Mean blood concentrations of total cholesterol and high density lipoprotein (HDL) cholesterol, and the ratio of total cholesterol to HDL cholesterol, in participants classified by age and sex; prevalence of raised total cholesterol concentrations and increased ratio of total to HDL cholesterol; prevalence of use of lipid lowering agents and the lipid concentrations of people taking them.


Mean total cholesterol concentrations were 5.47 (SE 0. 02) mmol/l in men and 5.59 (0.02) mmol/l in women. Mean HDL cholesterol concentrations were 1.28 (0.01) mmol/l in men and 1.55 (0.01) mmol/l in women. Overall, of 10 569 adults who had a valid cholesterol measurement taken 7133 (67.5%; 95% confidence interval 66.5% to 68.4%) had a total cholesterol concentration >/=5 mmol/l, 2804 (26.5%; 25.7% to 27.4%) had a ratio of total cholesterol to HDL cholesterol >/=5 mmol/l, and 237 (2.2%; 1.9% to 2.5%) reported taking lipid lowering drugs. Of 117 participants with no history of cardiovascular disease but whose estimated 10 year risk of coronary heart disease was >/=30% and whose total cholesterol concentration was >/=5 mmol/l, four (3%) were taking lipid lowering drugs. Of 385 adults aged 16-75 with a history of coronary heart disease and eligible for lipid lowering treatment, 114 (30%; 25% to 34%) were taking lipid lowering drugs, of whom only 50 (44%; 35% to 53%) had a total cholesterol concentration <5 mmol/l.

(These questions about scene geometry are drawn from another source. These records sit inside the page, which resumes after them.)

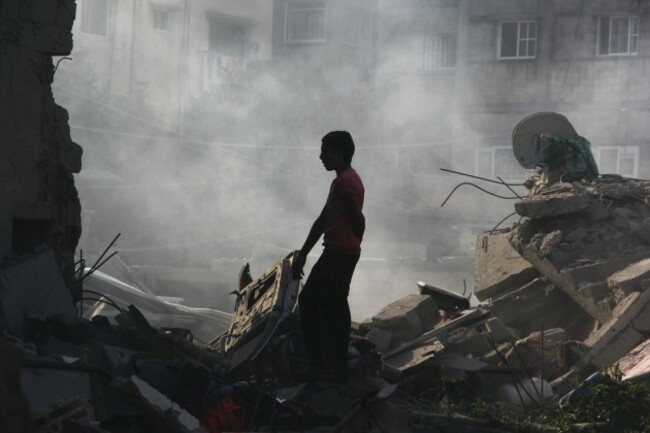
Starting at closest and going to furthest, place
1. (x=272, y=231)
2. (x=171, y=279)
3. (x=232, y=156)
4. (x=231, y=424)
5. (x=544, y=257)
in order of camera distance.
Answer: (x=231, y=424) < (x=544, y=257) < (x=171, y=279) < (x=272, y=231) < (x=232, y=156)

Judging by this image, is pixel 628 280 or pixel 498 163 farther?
pixel 498 163

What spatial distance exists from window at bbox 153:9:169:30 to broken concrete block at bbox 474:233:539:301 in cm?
2322

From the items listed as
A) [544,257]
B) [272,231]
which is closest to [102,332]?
[544,257]

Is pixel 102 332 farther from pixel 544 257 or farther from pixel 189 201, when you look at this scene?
pixel 189 201

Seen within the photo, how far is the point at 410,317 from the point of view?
998cm

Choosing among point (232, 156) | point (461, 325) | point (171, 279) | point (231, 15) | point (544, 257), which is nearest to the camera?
point (461, 325)

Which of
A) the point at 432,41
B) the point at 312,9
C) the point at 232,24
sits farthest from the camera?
the point at 232,24

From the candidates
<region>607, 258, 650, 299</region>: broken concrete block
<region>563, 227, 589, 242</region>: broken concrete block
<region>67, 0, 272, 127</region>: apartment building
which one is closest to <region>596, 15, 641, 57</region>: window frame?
<region>67, 0, 272, 127</region>: apartment building

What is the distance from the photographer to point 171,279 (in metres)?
21.3

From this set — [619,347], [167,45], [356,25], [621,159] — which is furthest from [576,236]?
[167,45]

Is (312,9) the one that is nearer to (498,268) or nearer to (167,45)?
(167,45)

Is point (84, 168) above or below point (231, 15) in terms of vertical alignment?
below

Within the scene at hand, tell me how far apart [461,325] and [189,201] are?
756 inches

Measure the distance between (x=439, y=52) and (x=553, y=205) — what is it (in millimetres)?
20499
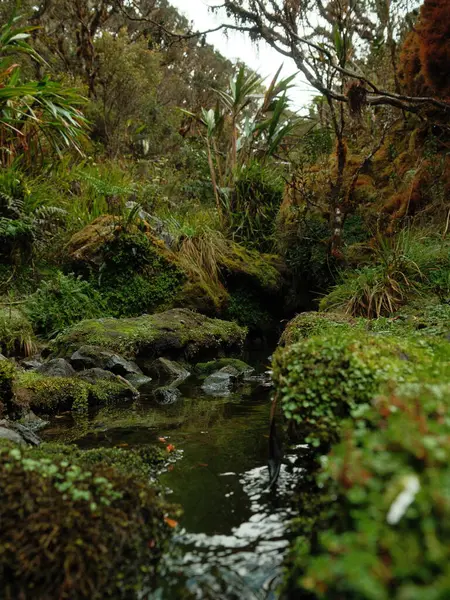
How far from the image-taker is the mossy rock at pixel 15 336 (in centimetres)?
665

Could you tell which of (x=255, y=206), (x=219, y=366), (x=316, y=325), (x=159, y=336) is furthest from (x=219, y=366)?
(x=255, y=206)

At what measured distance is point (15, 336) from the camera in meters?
6.76

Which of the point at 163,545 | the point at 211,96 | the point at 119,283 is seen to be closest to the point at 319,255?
the point at 119,283

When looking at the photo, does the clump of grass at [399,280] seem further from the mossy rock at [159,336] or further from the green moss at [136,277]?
the green moss at [136,277]

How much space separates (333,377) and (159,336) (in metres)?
4.87

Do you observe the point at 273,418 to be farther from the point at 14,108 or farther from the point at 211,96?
the point at 211,96

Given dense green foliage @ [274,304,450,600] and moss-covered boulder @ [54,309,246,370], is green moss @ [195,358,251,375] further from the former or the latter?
dense green foliage @ [274,304,450,600]

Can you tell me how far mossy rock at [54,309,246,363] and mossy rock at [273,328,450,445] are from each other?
4235mm

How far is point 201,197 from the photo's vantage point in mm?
13391

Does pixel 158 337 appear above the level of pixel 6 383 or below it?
below

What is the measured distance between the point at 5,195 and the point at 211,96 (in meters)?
14.9

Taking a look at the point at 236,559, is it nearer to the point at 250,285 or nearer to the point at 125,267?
the point at 125,267

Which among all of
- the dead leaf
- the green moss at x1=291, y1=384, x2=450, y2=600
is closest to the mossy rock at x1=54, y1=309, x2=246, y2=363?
the dead leaf

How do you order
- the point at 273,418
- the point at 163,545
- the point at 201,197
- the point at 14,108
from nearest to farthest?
the point at 163,545, the point at 273,418, the point at 14,108, the point at 201,197
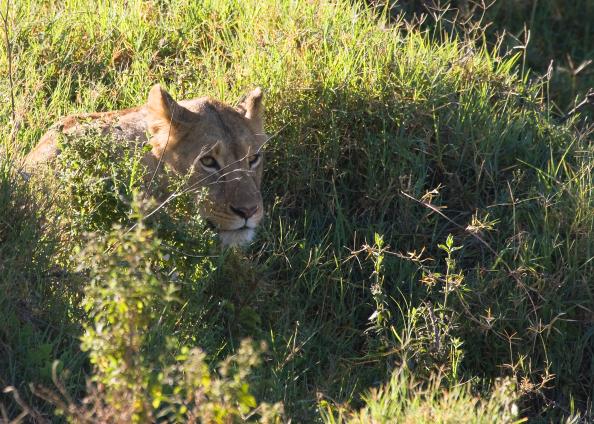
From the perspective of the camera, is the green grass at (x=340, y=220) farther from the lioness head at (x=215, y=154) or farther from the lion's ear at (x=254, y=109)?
the lioness head at (x=215, y=154)

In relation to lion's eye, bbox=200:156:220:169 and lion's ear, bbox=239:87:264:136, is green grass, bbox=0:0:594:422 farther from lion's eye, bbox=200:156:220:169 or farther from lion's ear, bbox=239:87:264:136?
lion's eye, bbox=200:156:220:169

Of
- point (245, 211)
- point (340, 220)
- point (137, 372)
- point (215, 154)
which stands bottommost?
point (340, 220)

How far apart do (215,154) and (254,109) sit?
476 millimetres

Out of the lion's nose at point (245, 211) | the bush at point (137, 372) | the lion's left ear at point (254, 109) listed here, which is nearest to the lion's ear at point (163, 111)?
the lion's left ear at point (254, 109)

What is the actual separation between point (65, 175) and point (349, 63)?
7.33 feet

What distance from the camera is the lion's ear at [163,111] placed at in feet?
19.5

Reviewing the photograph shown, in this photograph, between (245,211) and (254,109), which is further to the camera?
(254,109)

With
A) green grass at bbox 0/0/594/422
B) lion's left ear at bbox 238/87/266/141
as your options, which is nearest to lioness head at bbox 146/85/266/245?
lion's left ear at bbox 238/87/266/141

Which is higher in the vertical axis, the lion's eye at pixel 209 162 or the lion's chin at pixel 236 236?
the lion's eye at pixel 209 162

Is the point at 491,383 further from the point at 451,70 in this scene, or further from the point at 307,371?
the point at 451,70

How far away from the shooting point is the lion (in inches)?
230

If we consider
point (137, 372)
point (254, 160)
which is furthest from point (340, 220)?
point (137, 372)

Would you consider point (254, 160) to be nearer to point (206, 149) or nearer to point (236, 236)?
point (206, 149)

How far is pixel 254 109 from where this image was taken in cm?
629
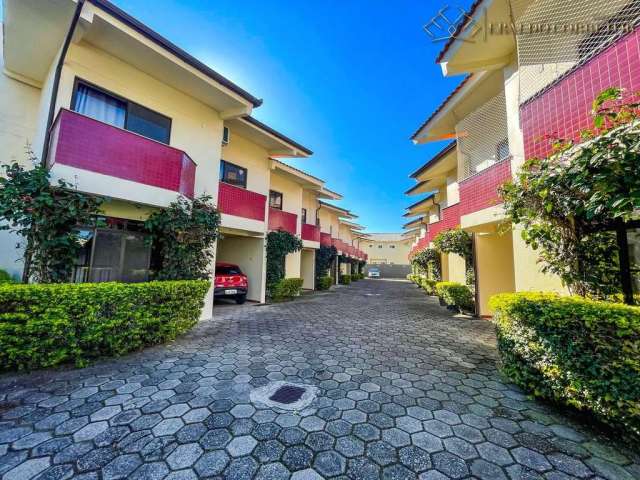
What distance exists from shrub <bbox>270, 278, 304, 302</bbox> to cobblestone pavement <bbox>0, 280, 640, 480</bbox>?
6.20 meters

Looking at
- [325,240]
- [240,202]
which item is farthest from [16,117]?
[325,240]

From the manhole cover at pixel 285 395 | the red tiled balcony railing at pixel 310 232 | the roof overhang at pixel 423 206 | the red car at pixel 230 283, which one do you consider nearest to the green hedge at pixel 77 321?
the manhole cover at pixel 285 395

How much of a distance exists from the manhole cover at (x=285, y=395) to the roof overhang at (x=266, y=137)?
26.5 ft

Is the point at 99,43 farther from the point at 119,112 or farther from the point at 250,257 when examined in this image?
the point at 250,257

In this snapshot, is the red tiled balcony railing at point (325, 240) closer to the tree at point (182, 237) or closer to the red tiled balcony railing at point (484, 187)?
the red tiled balcony railing at point (484, 187)

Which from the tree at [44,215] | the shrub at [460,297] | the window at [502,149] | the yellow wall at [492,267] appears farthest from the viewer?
the shrub at [460,297]

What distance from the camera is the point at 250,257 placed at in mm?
10539

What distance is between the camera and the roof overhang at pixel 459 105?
6.56 m

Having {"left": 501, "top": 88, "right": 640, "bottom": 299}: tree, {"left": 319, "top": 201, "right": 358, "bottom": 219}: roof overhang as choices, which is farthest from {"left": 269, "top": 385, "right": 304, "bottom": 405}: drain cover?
{"left": 319, "top": 201, "right": 358, "bottom": 219}: roof overhang

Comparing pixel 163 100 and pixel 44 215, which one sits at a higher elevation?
pixel 163 100

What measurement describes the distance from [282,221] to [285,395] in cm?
911

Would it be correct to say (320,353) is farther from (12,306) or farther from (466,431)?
(12,306)

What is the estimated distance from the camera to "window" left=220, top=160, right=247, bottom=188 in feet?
30.0

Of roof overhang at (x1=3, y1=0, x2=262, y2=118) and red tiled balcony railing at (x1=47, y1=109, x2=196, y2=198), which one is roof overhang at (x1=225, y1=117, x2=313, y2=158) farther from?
red tiled balcony railing at (x1=47, y1=109, x2=196, y2=198)
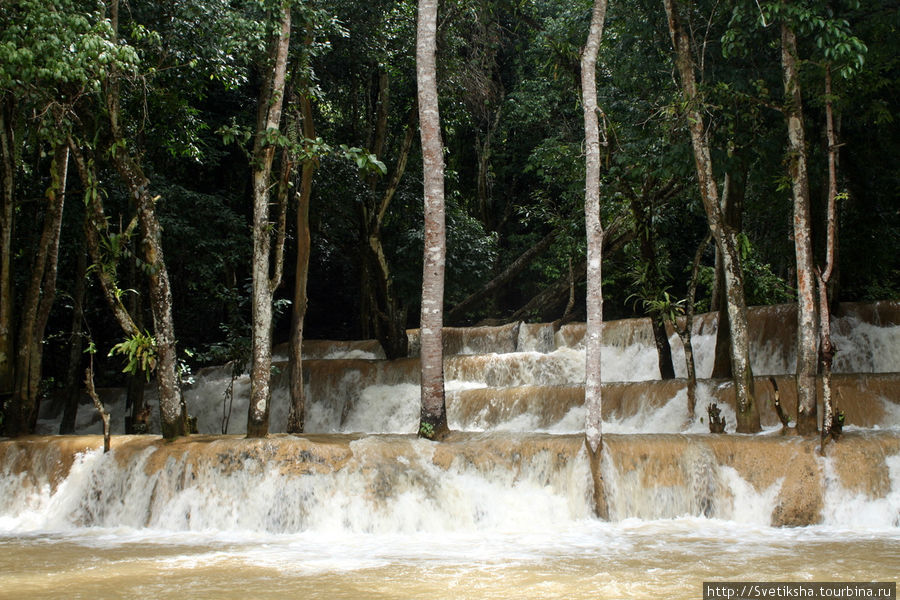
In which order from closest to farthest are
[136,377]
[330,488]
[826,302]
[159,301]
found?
[330,488] < [826,302] < [159,301] < [136,377]

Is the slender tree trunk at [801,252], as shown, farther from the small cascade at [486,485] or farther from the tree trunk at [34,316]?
the tree trunk at [34,316]

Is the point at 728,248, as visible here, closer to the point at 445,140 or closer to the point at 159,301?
the point at 159,301

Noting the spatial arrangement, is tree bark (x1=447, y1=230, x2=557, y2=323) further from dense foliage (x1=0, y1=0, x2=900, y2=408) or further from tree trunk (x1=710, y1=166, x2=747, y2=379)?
tree trunk (x1=710, y1=166, x2=747, y2=379)

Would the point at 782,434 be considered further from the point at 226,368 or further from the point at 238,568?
the point at 226,368

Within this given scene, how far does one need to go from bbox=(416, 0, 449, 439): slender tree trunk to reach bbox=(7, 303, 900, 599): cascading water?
479 mm

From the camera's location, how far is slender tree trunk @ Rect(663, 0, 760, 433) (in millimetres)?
10086

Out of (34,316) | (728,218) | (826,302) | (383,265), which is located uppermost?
(728,218)

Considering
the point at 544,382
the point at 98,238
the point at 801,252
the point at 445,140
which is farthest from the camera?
the point at 445,140

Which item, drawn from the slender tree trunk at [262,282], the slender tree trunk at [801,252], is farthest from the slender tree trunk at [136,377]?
the slender tree trunk at [801,252]

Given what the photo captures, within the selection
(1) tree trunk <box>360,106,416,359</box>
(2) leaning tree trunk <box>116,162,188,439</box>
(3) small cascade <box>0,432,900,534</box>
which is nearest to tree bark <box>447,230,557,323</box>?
(1) tree trunk <box>360,106,416,359</box>

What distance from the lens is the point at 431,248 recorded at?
33.4ft

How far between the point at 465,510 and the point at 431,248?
10.0ft

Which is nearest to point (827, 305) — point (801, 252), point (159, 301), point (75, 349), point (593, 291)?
point (801, 252)

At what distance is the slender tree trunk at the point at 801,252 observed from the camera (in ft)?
31.3
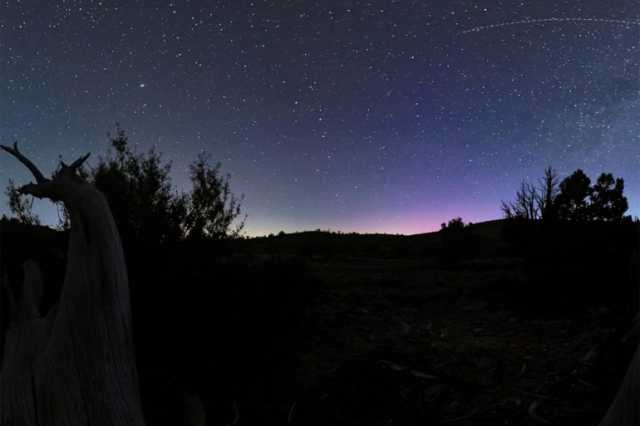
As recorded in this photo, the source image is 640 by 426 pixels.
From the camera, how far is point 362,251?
65.0 ft

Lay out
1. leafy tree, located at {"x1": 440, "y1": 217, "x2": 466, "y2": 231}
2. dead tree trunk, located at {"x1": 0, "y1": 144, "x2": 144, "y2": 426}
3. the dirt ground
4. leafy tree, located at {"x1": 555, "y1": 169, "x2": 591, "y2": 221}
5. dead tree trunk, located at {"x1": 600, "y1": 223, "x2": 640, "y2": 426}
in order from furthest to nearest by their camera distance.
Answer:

Despite the high prevalence of dyslipidaemia in English adults, the proportion of adults taking lipid lowering drugs in 1998 was only 2.2%. Rates of treatment were low among high risk patients eligible for primary prevention with lipid lowering drugs, and less than one third of patients with established cardiovascular disease received such treatment.